Le film évoque l’assassinat de Nabila Djahnine
Tizi Ouzou, 15 février 1995, Nabila Djahnine est assassinée à bout portant par un groupe terroriste armé, affilié au GIA. Trois islamistes armés, après avoir remarqué les habitudes de la militante, vidèrent leurs chargeurs sur cette dernière, sans vider leur cœur de la haine obscurantiste qui les habite. Pourtant Nabila, âgée de 29 ans, se savait menacée mais cela ne l’avait pas empêchée de continuer à militer au sein de l’association féminine Tighri n Tmettut (Le cri de la femme), dont elle était la présidente. Architecte de formation, Nabila avait fourbi ses premières armes politiques notamment au PST où elle découvrit les idées de la gauche prolétaire. Engagée dans le militantisme politique et syndical, elle sera par la suite l’une des femmes les plus en vue dans le combat pour la cause féminine. Et c’est naturellement qu’elle sera désignée à la tête de l’association Tighri n Tmettut, par ailleurs très active dans la wilaya de Tizi Ouzou durant le début des années 1990. Auparavant, elle était membre fondatrice de l’Association pour l’émancipation de la femme (AEF).
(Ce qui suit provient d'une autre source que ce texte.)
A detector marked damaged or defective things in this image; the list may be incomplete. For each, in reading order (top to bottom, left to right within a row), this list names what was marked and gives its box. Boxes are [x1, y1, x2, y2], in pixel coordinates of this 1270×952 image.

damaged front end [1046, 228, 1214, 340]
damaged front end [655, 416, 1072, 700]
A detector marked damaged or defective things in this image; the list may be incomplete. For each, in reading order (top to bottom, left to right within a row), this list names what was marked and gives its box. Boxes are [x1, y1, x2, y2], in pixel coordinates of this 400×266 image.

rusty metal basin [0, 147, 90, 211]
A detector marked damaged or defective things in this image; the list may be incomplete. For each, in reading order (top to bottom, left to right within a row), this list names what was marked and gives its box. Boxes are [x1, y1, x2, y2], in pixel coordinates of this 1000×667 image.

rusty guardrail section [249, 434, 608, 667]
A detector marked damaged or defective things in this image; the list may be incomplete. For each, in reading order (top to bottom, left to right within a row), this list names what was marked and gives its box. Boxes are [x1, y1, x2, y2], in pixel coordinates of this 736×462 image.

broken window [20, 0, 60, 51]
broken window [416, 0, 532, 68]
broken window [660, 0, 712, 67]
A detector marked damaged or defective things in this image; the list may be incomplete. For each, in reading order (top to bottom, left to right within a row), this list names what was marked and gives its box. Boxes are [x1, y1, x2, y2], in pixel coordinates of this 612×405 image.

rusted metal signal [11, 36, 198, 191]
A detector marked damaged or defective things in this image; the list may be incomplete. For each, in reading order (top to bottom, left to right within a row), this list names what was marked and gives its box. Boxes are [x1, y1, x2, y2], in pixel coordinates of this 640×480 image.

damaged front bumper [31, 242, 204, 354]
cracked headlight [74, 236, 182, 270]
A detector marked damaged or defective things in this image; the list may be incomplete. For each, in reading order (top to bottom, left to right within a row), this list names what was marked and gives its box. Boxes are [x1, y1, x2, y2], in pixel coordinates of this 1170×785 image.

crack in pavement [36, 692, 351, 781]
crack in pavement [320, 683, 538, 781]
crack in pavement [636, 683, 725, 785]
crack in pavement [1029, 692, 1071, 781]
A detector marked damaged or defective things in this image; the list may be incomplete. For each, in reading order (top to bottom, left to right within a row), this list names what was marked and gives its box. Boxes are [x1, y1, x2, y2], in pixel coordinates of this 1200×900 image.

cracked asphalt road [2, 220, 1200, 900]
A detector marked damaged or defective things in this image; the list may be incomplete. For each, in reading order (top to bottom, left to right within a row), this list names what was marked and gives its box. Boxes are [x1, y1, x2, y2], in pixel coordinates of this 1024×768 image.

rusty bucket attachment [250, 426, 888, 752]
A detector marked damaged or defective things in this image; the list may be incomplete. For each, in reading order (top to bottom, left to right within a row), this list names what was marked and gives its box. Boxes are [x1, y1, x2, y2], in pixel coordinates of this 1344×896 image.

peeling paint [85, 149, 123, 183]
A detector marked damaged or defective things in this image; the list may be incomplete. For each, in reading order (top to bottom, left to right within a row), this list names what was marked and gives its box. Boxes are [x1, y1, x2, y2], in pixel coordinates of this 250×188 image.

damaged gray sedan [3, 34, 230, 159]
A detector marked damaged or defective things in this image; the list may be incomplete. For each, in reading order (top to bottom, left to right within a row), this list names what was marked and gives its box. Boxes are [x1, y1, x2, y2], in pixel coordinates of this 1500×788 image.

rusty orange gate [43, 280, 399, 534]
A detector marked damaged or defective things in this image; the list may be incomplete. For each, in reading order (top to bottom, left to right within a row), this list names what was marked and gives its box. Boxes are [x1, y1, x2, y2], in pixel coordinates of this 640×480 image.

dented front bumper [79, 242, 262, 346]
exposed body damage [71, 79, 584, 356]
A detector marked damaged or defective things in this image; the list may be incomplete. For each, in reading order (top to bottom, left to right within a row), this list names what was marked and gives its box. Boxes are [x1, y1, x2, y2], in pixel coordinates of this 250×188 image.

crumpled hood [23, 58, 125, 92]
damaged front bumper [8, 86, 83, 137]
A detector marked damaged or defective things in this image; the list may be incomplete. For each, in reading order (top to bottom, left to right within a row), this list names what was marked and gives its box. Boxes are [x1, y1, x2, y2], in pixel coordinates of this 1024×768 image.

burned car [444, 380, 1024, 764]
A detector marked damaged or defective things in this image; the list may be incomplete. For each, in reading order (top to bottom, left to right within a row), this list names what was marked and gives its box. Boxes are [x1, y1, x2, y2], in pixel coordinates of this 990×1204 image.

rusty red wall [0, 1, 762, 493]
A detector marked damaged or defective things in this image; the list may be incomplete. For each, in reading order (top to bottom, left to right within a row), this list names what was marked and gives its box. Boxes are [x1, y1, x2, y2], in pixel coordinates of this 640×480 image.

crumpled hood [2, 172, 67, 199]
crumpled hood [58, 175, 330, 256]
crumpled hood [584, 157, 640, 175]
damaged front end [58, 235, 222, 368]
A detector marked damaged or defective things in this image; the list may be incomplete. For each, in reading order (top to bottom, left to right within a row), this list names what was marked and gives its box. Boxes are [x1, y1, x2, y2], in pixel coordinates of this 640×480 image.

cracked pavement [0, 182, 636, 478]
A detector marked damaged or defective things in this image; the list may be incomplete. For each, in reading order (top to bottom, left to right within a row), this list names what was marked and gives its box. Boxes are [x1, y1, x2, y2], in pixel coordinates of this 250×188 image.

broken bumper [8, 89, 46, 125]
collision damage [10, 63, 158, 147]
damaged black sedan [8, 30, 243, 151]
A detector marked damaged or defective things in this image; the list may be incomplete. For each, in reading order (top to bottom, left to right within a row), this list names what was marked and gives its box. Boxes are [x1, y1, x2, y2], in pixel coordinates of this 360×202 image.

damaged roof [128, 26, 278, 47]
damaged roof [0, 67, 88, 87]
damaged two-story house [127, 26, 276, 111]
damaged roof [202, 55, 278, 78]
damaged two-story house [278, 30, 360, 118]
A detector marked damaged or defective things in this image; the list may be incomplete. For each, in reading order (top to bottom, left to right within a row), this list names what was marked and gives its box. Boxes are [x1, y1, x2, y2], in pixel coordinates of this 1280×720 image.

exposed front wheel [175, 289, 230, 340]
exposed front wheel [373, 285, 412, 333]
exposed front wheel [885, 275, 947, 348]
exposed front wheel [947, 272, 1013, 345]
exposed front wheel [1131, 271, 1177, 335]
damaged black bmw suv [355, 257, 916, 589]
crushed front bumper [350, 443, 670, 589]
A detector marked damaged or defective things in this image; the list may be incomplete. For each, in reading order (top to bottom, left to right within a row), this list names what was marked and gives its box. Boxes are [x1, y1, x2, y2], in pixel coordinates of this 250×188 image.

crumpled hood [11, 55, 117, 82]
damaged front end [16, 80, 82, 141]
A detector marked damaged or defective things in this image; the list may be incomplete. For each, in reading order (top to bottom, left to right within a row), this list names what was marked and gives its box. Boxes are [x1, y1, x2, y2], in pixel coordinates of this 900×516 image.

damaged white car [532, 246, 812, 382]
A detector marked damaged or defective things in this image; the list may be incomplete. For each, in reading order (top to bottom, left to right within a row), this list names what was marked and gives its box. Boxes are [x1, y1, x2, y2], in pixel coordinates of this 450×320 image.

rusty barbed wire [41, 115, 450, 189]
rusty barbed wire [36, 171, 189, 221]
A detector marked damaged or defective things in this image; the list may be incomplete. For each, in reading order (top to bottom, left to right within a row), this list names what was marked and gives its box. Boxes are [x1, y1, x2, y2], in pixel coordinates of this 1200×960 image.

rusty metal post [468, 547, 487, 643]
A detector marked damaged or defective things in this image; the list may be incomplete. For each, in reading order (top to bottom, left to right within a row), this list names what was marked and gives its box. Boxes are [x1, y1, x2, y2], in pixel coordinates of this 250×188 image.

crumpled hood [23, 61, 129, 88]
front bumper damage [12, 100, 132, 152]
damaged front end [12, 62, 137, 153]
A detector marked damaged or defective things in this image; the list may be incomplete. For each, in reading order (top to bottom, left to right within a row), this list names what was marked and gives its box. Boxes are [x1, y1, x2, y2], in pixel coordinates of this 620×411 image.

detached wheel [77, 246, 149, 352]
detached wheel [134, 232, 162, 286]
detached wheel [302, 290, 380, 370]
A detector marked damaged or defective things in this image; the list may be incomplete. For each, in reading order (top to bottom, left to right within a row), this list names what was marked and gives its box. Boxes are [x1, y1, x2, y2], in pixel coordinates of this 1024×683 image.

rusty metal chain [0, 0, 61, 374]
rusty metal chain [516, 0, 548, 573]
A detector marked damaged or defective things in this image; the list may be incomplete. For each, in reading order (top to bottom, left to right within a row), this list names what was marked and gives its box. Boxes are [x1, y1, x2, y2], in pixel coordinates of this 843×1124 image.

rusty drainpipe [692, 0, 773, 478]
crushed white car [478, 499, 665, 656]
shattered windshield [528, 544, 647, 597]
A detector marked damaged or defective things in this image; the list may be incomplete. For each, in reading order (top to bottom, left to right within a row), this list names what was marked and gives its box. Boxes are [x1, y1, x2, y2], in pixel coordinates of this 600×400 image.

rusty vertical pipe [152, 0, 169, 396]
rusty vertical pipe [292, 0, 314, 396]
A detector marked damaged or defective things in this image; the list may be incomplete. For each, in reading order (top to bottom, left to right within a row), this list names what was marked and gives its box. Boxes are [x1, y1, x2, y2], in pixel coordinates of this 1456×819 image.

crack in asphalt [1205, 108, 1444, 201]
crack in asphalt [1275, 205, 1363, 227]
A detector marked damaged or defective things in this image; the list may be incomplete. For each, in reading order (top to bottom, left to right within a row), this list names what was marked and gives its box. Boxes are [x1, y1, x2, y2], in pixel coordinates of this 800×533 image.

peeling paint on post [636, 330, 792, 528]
C’est pour évoquer sa mémoire que sa sœur, Habiba Djahnine, qui est de passage à Montréal, a présenté son film Lettre à ma sœur, vendredi soir à la cinémathèque de Québec. Le film que la réalisatrice a mis cinq ans à produire évoque Nabila et son combat pour la cause des femmes dans un pays écrasé par le conservatisme politique et où la femme est considérée comme une mineure à vie, donc une sous-citoyenne. Dans une sorte de compte à rebours, la réalisatrice a refait le trajet Tizi Ouzou-Béjaïa, en apostrophant le corps inerte de Nabila dans le cercueil. Parcourant villes et villages, Habiba Djahnine donne la parole à tous ceux qui ont fréquenté sa fougueuse sœur.
Ces témoignages recueillis à travers la Kabylie reconstituent comme un puzzle le parcours d’une militante engagée parmi son peuple. Avec un regard dépouillé, le film de Djahnine, qui a quitté le pays 15 jours après l’assassinat de sa sœur, veut comme déconstruire des évidences. “À travers ce drame qui m’a touchée dans ma chair, je voulais relater la guerre civile, la guerre contre les civils, durant la décennie noire. Ce n’est pas du tout une enquête sur l’assassinat de Nabila. Je voulais simplement comprendre comment la machine de la mort s’était installée dans mon pays”, a déclaré Habiba Djahnine, avant d’arriver à la conclusion que le dialogue était finalement impossible dans un pays où la démocratie était pourtant en devenir. La réalisatrice voulait témoigner aussi sur une période où, malgré l’omniprésence de la mort, toutes les couches sociales s’étaient mobilisées contre le terrorisme. C’est cette résistance à la rupture du lien social qui a permis à l’Algérie de rester debout, au prix que l’on sait. Reste maintenant le travail de mémoire. La mémoire des martyrs de la démocratie à honorer. Ce à quoi invite le film Lettre à ma sœur qui commence par un chant épique qui raconte la mémoire de Nabila : “Ay ixf-iw rfed asefru” (Mon cœur improvise un poème).